Ben Bernanke is caged like a hamster

...while the Japanese roam free.

By Stewart Cowley

The mice are taunting Clementine, our hamster. Clementine spends her whole life gripping the bars of her cage and peering out whilst waiting for the brief time she is allowed to run around in her plastic ball each day. Our free-roaming mouse invaders have taken to standing on the edge of her cage flicking two claws at her and generally behaving like they are in Newcastle on a Friday night. Their relative positions of freedom just increase Clementine’s anguish.

It’s the sort of relationship that reminds me of the caged Ben Bernanke, chair of the US Federal Reserve and the free-roaming Bank of Japan’s Haruhiko Kuroda. America has spent the last 4 years pursuing a policy of quantitative easing, essentially a support programme that involves pumping money into the economy and which has resulted in growth this year of around 2 per cent. The Japanese, by contrast, announced a QE policy in December and have already produced annualized growth of 4 per cent.

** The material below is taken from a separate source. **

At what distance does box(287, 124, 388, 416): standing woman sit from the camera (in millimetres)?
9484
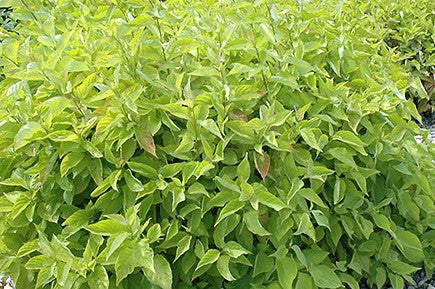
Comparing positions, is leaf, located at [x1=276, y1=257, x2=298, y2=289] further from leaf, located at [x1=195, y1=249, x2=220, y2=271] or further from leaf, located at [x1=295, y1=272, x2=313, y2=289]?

The US must feel like Clementine does – mocked and helpless; 2 per cent growth seems a meagre reward given the trouble it has caused.

At a recent grilling on Capitol Hill, Bernanke was asked whether the Fed’s quantitative easing program at $3trn had gone too far. He retorted, in words to this effect, “If you think that’s big, take a look at the Japanese…” What Bernanke is talking about is that although the scale of the Japanese target, ¥270trn or $2.6trn in today’s money, is close to the Fed in absolute terms, if you put it into the context of the relative sizes of the two economies, it is truly colossal. To match the Japanese, the Americans would have to put an astonishing $7trn into the US system, which is close to 50 per cent of US nominal GDP.  It’s enough to make you spit your sushi out.

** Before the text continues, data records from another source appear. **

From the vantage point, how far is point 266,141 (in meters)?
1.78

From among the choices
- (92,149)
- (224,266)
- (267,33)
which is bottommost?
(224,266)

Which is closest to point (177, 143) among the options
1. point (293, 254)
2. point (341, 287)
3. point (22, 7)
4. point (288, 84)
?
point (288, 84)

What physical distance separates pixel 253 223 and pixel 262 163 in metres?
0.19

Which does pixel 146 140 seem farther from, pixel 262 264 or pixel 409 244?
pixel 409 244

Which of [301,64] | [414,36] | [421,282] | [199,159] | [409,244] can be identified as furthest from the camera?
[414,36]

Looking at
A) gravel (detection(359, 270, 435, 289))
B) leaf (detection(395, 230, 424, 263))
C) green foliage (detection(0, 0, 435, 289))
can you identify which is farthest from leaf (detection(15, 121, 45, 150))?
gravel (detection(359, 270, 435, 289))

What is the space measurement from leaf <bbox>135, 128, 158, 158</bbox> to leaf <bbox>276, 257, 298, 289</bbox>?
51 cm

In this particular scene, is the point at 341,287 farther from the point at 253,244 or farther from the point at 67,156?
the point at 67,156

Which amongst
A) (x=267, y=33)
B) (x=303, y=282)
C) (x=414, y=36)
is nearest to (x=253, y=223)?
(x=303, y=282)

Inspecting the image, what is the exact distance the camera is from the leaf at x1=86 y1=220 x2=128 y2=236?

But for America the real question is about the quality of their recovery and what the next downturn looks like. America needs jobs but not any old jobs; they need to be permanent. The measure of unemployment that includes part-time workers shows that over 13 per cent of the US is under-employed because of part-time working. Compare that to unemployment and the measure of part-time work is about 7 per cent of the working population. At the same time the bonus culture that first showed up in the 1970’s is so deeply entrenched that, to this day, about 20per cent of American’s total take home pay is variable whilst the proportion that workers are taking home of company profits has dropped to below 50 per cent. Back in the late-1920’s this was 68 per cent. No wonder Jay Gatsby threw a party.

If you take these factors together then what you find is that the combination of variable pay and uncertain employment means that US growth could be subject to vicious variability. Given that about 65 per cent of the GDP in the US is consumer spending you understand that at the heart of the US economy there is now a level of uncertainty never seen before. Effectively America needs a permanent pay rise and the transfer of profits from owners to workers. But neither of these things is going to happen whilst global competition makes the west look generous on pay and people who place their capital at risk need to be rewarded. So making policy in an economy with an unstable beating heart will remain is a high-risk game.